* Required tasks *
1) Please copy the part of the CoreWeave earnings article that opens with the words containing "He emphasized that" and closes with "circular financing arrangements.".
2) Answer these from the CoreWeave earnings article:
(a) What were CoreWeave's net losses for Q4?
(b) What new price target did Citi set for CRWV?
(c) How much operational power capacity did CoreWeave have at the end of FY25?

(Source passage)

Key Takeaways
- CoreWeave shares have declined approximately 28% following the February 26 Q4 earnings release
- Q1 revenue outlook of $1.9B–$2B came in below the $2.29B consensus estimate
- Full-year FY26 revenue guidance of $12B–$13B exceeded the $12B analyst projection
- Contract backlog expanded from $55.6B to $66.8B, representing 342% annual growth
- Citi reduced its price target to $126 from $135 while revising FY26 EPS projection to ($2.97) from $0.75
CoreWeave released Q4 earnings results after market close on February 26, triggering an immediate and severe market response.
CoreWeave, Inc. Class A Common Stock, CRWV
Shares fell as much as 21% during Friday’s trading session following the announcement. The downward pressure persisted through the subsequent week. By Tuesday, March 3, CRWV had declined an additional 7% in early-morning trading, resulting in a cumulative drop of approximately 28% since the earnings release.
Fourth-quarter revenue reached $1.57B, representing 110% year-over-year growth and surpassing analyst projections. This positive performance proved insufficient to counterbalance other concerning metrics.
Management issued Q1 revenue guidance of $1.9B–$2B. This forecast fell significantly short of Wall Street’s $2.29B consensus expectation, creating the primary source of investor concern.
For the complete fiscal year, CoreWeave projected FY26 revenue between $12B–$13B, modestly surpassing the $12B average analyst estimate. The contract backlog expanded from $55.6B to $66.8B — representing 342% annual growth.
Expanding Losses and Capital Spending Create Headwinds
Q4 net losses totaled $284M, rising substantially from $36M during the equivalent period last year. Per-share losses reached $0.89, significantly worse than the consensus expectation of a $0.21 loss.
Interest expenses for Q4 climbed to $388M, compared with $149M in the prior-year quarter. This increase represents a substantial obstacle to achieving profitability.
FY26 CapEx guidance was elevated to $30B–$35B, exceeding the $14.9B invested during FY25 by more than double.
CEO Michel Intrator discussed the CapEx increase during the earnings conference call. He explained that capital deployment aligns directly with contracted customer demand, referencing the $66.8B backlog as justification.
He emphasized that all new capacity contracts are projected to start producing revenue before the conclusion of 2026.
Approximately 70% of the backlog involves financially sound, lower-risk customers. CoreWeave’s two primary customers are Meta and Microsoft, both of which have announced significant CapEx expansion plans for this year.
OpenAI, another significant customer, secured $110B in funding last week, alleviating some worries about circular financing arrangements.
CoreWeave concluded FY25 with 850 MW of operational power capacity. Contracted power reached 3.1 GW. The company aims to bring 1.7 GW of active power online by the close of 2026, and secure 5 GW in contracted footprint by 2030.
Wall Street Response
Citi Research responded rapidly to the results, reducing financial projections substantially.
Analyst Tyler Radke revised the FY26 EPS estimate downward to ($2.97) from $0.75, and adjusted the FY27 EPS projection to ($1.74) from $3.11.
Citi also lowered its CRWV price target to $126 from $135.
The firm stated it aligned Q1 revenue and operating income projections with management guidance, considering the Q4 shortfall and the Q1 forecast arriving near consensus with approximately two-thirds of the quarter complete.
Prior to the earnings-driven decline, CRWV traded at a forward EV/Sales multiple of 12.56x. That valuation metric has since contracted to approximately 5–6x based on 2026 revenue projections.
Shares had actually gained roughly 9% the Tuesday preceding the earnings announcement, following Trump’s State of the Union address, before surrendering those gains entirely and declining further.

(End Source passage)
(Dataset)

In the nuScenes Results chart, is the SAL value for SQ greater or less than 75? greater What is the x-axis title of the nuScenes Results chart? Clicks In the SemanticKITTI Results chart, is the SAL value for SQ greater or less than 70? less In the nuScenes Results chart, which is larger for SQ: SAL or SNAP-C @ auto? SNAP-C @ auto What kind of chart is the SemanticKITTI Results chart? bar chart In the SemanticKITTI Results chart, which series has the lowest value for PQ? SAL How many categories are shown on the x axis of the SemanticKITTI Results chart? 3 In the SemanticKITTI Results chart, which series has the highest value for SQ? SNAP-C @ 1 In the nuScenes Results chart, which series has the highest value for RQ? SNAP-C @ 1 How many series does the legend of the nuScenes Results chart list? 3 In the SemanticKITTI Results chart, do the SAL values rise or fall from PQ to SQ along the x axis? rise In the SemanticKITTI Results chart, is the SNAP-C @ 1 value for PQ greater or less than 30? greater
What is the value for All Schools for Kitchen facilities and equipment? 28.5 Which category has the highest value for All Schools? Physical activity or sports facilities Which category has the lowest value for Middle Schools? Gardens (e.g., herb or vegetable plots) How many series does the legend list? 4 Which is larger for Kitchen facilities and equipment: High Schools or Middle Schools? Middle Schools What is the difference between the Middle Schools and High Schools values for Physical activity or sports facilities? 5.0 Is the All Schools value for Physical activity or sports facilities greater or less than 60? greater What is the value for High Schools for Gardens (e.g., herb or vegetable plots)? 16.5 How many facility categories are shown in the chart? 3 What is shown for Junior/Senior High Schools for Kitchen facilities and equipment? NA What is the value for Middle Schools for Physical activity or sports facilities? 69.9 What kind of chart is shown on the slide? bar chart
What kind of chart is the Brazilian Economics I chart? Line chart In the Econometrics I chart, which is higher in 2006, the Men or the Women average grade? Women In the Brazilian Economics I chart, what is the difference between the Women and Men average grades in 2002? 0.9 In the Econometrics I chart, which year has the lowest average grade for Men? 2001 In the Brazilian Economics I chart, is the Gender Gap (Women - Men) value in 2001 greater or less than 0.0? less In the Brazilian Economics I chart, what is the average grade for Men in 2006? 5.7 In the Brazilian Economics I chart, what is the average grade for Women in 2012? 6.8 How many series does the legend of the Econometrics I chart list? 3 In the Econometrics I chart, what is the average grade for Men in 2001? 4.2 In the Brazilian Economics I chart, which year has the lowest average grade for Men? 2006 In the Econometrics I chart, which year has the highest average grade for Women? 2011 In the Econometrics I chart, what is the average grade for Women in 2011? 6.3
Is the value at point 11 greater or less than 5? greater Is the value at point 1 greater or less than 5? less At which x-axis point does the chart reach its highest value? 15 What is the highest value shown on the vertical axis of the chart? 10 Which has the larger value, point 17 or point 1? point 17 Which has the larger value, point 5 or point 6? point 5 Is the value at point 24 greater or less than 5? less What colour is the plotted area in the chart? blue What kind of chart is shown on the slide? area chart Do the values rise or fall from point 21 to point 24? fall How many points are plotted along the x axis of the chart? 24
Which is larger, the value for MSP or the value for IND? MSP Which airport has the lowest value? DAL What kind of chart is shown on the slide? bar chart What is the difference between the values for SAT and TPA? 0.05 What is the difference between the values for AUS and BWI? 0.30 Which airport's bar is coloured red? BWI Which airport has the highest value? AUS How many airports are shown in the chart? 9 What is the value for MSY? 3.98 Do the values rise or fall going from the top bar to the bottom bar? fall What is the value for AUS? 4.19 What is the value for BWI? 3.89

(End Dataset)

* Task-by-task answers *
1)
He emphasized that all new capacity contracts are projected to start producing revenue before the conclusion of 2026.
Approximately 70% of the backlog involves financially sound, lower-risk customers. CoreWeave’s two primary customers are Meta and Microsoft, both of which have announced significant CapEx expansion plans for this year.
OpenAI, another significant customer, secured $110B in funding last week, alleviating some worries about circular financing arrangements.

2)
(a) $284M
(b) $126
(c) 850 MW